Text Archives: Machine Learning
Think about:
- How do you generate a representative sample to train on?
- Many methods developed for use with clean natively digital text
- May need to address issues with spelling errors, transcription errors with historical archives
- Options like Word2Vec, FastText may help
- What is the unit of classification: example, newspaper pages vs. blocks of text
Text Archives: Hand Coding
What is it?
Hire research assistants to classify a sample of documents using a codebook.
Text Archives: Hand Coding
Pros:
- You probably need to do this anyway to validate keywords/machine learning
- Humans can follow clear coding guidelines
- Random sampling for inference
Cons:
- Costly in both time and money
- May generate insufficient data for research design (lynching coverage)
Choices to make
Record Linkage
If archives are contain records of people/organizations to be linked:
- Deterministic rules (APSR civil war)
- Probabilistic Models (FastLink)
- Machine Learning (Feigenbaum)
Record Linkage:
Things to think about:
- historical data have more errors:
- unknown birth years;
- name spellings are weird;
- lots of abbreviated names/initials only
- hand matching to get a “ground truth” is hard to do
- what do you do about non-matches?
Record Linkage: Applications
Matching soldiers to hometowns:
- Township-level returns on votes for black suffrage in 1857/1865 for Iowa and Wisconsin
- Iowa and Wisconsin enlistment data, including place of residence
- If not uniquely linked to township by name, link soldier to 1860 census records using FastLink
- Distribute unmatched among possible communities, weighting by population
Record Linkage: Applications
Matching Indiana soldiers to post-war partisanship
- link soldiers to 1860 Census using FastLink (“findable” and verify residence)
- link soldiers to 1874 People’s Guide (deterministic)
Need to validate
We need to show that our synoptic reading of archive is valid
- Are the measures capturing what we intend?
- What kind of measurement error?
- Are there possible issues of inclusion/exclusion?
- Think about addressing measurement error/sample problems using research design
Validating Measures
Need to evaluate whether measures from archive align with another data source:
- Hand-coded data
- Another, authoritative database (Adjutant General Reports)
- “Out of sample” predictions
Validation Metrics
Continuous Measures:
- Usually some kind of correlation
Binary/Categorical Classification:
- “recall” or true positive rate: fraction of true members of category that are identified as matches by an algorithm
- “precision” or PPV: fraction of cases identified as matches by an algorithm that are correct matches.
Validation: Example 1
When measuring “coverage” of lynching, I count any mention of “lynching” within 7 days of a lynching event as “coverage”.
- How well does that definition do when applied to hand-coded coverage of lynching?
Validation: Example 2
When measuring lynching discourse, I generated a dictionary of pro- and anti-lynching keywords. The overall score was the anti-lynching minus pro-lynching keyword count.
How does this compare to hand-coded lynching discourse?
Validation: Example 3
When estimating effects of wartime experience on post-war partisanship, I only match ~30% of soldiers after the war.
- Is there attrition bias?
- If there were, would expect people who are likely Democrats and likely Republicans have different rates of attrition
- Use machine learning to predict partisanship based on name, birth year, place of birth for 1874 respondents not matched to veterans
Predictions for veterans identified in 1874

Predictions of 1860 Presidential Vote in 9 counties

Predictions of 1860 Presidential Vote in townships

Validating Measures
Lessons learned:
- Need a “ground truth” data set: find one or make one
- Helpful to have a “standard candle” to give meaning to effect sizes (e.g. black newspapers and lynching keywords)

Stored data

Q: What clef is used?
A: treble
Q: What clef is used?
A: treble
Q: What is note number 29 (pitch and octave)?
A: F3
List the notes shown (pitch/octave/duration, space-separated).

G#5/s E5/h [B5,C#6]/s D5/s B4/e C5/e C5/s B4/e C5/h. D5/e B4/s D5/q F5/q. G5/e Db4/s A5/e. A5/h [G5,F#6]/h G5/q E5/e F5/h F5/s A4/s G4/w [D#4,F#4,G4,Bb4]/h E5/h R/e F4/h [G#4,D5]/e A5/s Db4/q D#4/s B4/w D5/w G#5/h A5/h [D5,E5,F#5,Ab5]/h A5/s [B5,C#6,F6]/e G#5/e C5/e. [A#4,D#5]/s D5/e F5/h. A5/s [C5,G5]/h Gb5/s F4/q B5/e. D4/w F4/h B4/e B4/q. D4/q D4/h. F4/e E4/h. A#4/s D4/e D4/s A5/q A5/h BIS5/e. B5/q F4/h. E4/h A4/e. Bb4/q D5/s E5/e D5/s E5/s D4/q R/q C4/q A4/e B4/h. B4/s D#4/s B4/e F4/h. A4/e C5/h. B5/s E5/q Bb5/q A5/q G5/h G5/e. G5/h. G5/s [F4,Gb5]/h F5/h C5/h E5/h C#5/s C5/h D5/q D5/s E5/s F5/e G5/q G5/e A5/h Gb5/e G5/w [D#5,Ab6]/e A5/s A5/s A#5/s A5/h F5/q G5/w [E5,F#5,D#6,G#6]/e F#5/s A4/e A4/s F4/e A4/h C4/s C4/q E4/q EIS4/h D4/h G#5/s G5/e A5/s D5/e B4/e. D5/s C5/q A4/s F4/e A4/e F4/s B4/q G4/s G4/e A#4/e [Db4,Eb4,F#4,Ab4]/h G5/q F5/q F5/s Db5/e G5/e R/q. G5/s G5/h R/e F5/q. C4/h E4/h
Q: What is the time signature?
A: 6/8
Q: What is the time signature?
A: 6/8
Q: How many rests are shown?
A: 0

- WHAT IS EXPECTED
For each statement, say yes or no to whether it agrees with the slides on text archives above, and quote the deciding words from those slides. (a) Hand coding costs both time and money. (b) Indiana soldiers were linked to the 1874 People's Guide with FastLink. (c) Precision is the fraction of true members of a category that an algorithm identifies as matches.

- EXERCISE SOLUTION
(a) Yes: "Costly in both time and money"
(b) No: "link soldiers to 1874 People’s Guide (deterministic)"
(c) No: "“precision” or PPV: fraction of cases identified as matches by an algorithm that are correct matches."